Баранов подвел к нему типа в клетчатом костюме и представил:

– Это Гашников Виктор Андреевич, директор музея. Он знает, что и сколько украли.

– Захар Петрович, – представился Антонов, пожимая рыхлую холодную руку директора. – Насколько ценны украденные экспонаты?

– Ну, можно сказать, они бесценны. Многие – авторские работы местных скульпторов, резчиков, кузнецов и художников, – эмоционально заговорил Гашников высоким неприятным голосом, – и для нашего музея это невосполнимая потеря. Если экспонаты не будут возвращены, город потеряет часть своей истории! Время это…

– Меня интересует, проводилась ли экспертиза рыночной стоимости экспонатов, – перебил его следователь, – вы же должны были их застраховать. Мне хотелось бы взглянуть на документы.

– Вот, пожалуйста, – подсунул ему пачку бумаг Гашников. – Ваши коллеги уже задавали этот вопрос, и я все подготовил. Это книга специального учета музейных экспонатов из драгоценных металлов. – Передав пухлый том в коричневом переплете, директор музея буквально силой вытащил и поставил перед собой нервную женщину в синем платье: – Позвольте представить, Надежда Васильевна, хранительница фонда. Если возникнут какие-то вопросы, можете смело обращаться к ней. Надежда Васильевна – настоящий эксперт и прекрасный человек.

– Здравствуйте, – кивнул Антонов и напомнил: – Мне бы хотелось все-таки узнать стоимость похищенного, хотя бы ориентировочную.

– Ну, тысяч сто, сто пятьдесят, не больше, – пробормотала Надежда Васильевна, теребя золотой браслет на запястье.

– Негусто, – заметил следователь.

– Но историческая ценность их неизмеримо больше, – вклинился в разговор директор.

– Сейчас разговор не об истории, а о приземленной действительности, – терпеливо разъяснил ему Антонов. – Мне, например, теперь понятно, что в списках Christie’s и Sotheby’s похищенное можно не искать. Часть, скорее всего, осядет здесь, в городе, а другая часть растечется по частным коллекциям по всей России.

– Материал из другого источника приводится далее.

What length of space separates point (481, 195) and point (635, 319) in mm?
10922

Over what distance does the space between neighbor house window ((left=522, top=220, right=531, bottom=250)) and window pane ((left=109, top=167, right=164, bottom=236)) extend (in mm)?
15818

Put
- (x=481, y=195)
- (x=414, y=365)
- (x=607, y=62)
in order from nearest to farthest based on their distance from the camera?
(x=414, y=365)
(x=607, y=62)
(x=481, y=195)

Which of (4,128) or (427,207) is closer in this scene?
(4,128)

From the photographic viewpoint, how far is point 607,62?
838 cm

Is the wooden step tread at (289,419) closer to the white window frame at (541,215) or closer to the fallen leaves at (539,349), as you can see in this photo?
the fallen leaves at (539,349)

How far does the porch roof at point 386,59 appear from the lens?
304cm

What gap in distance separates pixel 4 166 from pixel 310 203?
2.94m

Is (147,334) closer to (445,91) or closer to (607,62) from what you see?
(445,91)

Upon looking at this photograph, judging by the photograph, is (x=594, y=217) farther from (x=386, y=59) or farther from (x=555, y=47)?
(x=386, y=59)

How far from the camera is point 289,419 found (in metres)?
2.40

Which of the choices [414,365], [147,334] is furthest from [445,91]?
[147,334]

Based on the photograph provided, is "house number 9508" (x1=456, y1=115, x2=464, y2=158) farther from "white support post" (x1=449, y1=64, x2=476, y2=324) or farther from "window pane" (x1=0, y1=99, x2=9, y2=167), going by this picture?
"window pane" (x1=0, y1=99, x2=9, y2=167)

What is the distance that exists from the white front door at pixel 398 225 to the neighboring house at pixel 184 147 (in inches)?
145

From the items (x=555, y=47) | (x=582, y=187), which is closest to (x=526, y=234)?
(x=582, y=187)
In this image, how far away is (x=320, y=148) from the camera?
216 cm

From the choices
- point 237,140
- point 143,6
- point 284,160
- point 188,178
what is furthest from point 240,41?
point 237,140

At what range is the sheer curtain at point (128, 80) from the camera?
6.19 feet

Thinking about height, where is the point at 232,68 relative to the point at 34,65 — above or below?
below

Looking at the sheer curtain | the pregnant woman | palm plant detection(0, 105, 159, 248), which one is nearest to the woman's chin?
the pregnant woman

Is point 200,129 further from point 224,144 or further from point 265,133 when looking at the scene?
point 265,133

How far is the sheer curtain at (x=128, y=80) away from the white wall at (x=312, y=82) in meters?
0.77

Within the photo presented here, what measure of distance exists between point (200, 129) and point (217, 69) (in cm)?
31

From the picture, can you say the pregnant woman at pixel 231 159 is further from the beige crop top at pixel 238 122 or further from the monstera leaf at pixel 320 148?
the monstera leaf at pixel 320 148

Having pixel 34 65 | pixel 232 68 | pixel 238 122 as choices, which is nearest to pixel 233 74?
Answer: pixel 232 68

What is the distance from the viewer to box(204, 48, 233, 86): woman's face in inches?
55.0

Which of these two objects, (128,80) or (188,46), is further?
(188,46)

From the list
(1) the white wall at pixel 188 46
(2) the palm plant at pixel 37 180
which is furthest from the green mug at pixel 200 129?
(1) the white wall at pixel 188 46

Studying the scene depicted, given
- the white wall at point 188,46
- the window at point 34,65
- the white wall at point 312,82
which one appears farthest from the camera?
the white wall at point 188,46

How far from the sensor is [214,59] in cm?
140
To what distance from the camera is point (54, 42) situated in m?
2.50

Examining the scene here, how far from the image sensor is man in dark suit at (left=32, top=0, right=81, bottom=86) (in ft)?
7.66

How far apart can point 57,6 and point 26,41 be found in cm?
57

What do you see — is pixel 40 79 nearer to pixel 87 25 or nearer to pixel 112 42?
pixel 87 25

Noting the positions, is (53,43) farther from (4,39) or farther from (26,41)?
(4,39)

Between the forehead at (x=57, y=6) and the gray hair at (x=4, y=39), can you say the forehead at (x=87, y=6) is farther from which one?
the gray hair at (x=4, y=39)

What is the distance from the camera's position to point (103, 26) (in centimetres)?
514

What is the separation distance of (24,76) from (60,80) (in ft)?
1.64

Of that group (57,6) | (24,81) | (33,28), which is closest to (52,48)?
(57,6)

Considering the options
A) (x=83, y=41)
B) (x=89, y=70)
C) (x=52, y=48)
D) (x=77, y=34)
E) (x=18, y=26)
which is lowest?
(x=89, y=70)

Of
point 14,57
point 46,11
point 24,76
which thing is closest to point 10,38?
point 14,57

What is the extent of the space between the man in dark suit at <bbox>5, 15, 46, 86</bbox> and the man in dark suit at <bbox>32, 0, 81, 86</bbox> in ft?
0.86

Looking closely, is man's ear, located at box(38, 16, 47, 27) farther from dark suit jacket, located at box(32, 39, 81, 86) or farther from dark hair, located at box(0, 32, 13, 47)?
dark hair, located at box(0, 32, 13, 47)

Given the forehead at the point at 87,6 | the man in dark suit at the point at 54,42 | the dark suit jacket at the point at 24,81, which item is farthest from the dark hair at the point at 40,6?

Не думаю, что что-то повезут за границу.

– Вы знаете, Захар Петрович, – с заискивающей улыбкой начал директор музея, – в свете этих событий… Управление по культуре области, скорее всего, назначит проверку, и нам понадобятся все эти документы. Если не принципиально, мы бы могли предоставить вам их ксерокопии.

– Нет, принципиально, – отрезал Антонов и, поманив к себе Лукашина, вручил ему книгу и пачку бумаг: – Вот, изучай. Затем обратился к директору музея: – Виктор Андреевич, я смотрю, у вас в музее система безопасности установлена не из дешевых: сигнализация, видеонаблюдение.

– Ну, часть денег выделило управление культуры, а с остальным помогли спонсоры.

– А что, были какие-то проблемы до этого? – спросил Антонов, делая пометки в блокноте.

– Да нет, особенного ничего, – пожал плечами Гашников. – Так, персонал стал приворовывать по мелочам. А как камеры установили, сразу все прекратилось.

– Если не секрет, Виктор Андреевич, кто ваш спонсор, та добрая муза, что дала денег на всю эту красоту? – кивнул на видеокамеры Антонов.

– ООО «Луч», слышали, наверное. У них еще крупный оптово-розничный торговый комплекс на окраине города.

– Конечно, слышал. Кто ж о них не слышал, – ответил Антонов с кривой улыбкой, – даже лично знаком с руководителем. Приходилось сталкиваться по работе. Ладно. Теперь о главном. Подготовьте детальные описания и фотографии похищенных вещей. Мне это нужно сегодня после обеда. Пока все.

– Мы все сделаем, – широко и фальшиво улыбнулся директор.

– Гриш, ну, что у вас для меня? – поймал за руку эксперта Григория Павленко Антонов.

– Практически ничего, – с грустным видом констатировал Павленко, – ни отпечатков, ни следов, одно битое стекло. Видно, парни не дураки.

Дверной проем загородила массивная фигура оперативника.

– Петрович, тут такое дело, – начал Баранов, – оказывается, сигнал с видеокамер регистрировался и здесь, и в соседнем офисе. Там аппаратура уцелела. В принципе можно хоть сейчас пойти и посмотреть шоу.

– Наконец-то хорошая весть, – улыбнулся Антонов и кивнул на сотрудников ППС: – Эти что-нибудь путное рассказали?

– Да говорят, у налетчиков был какой-то странный акцент, то ли прибалтийский, то ли английский, трудно сказать, – неуверенно ответил Баранов. – Парень в машине был смуглый и по ходу вообще не говорил по-русски, только заученные фразы. Была еще девушка-блондинка, но она молчала. Может, иностранцы какие?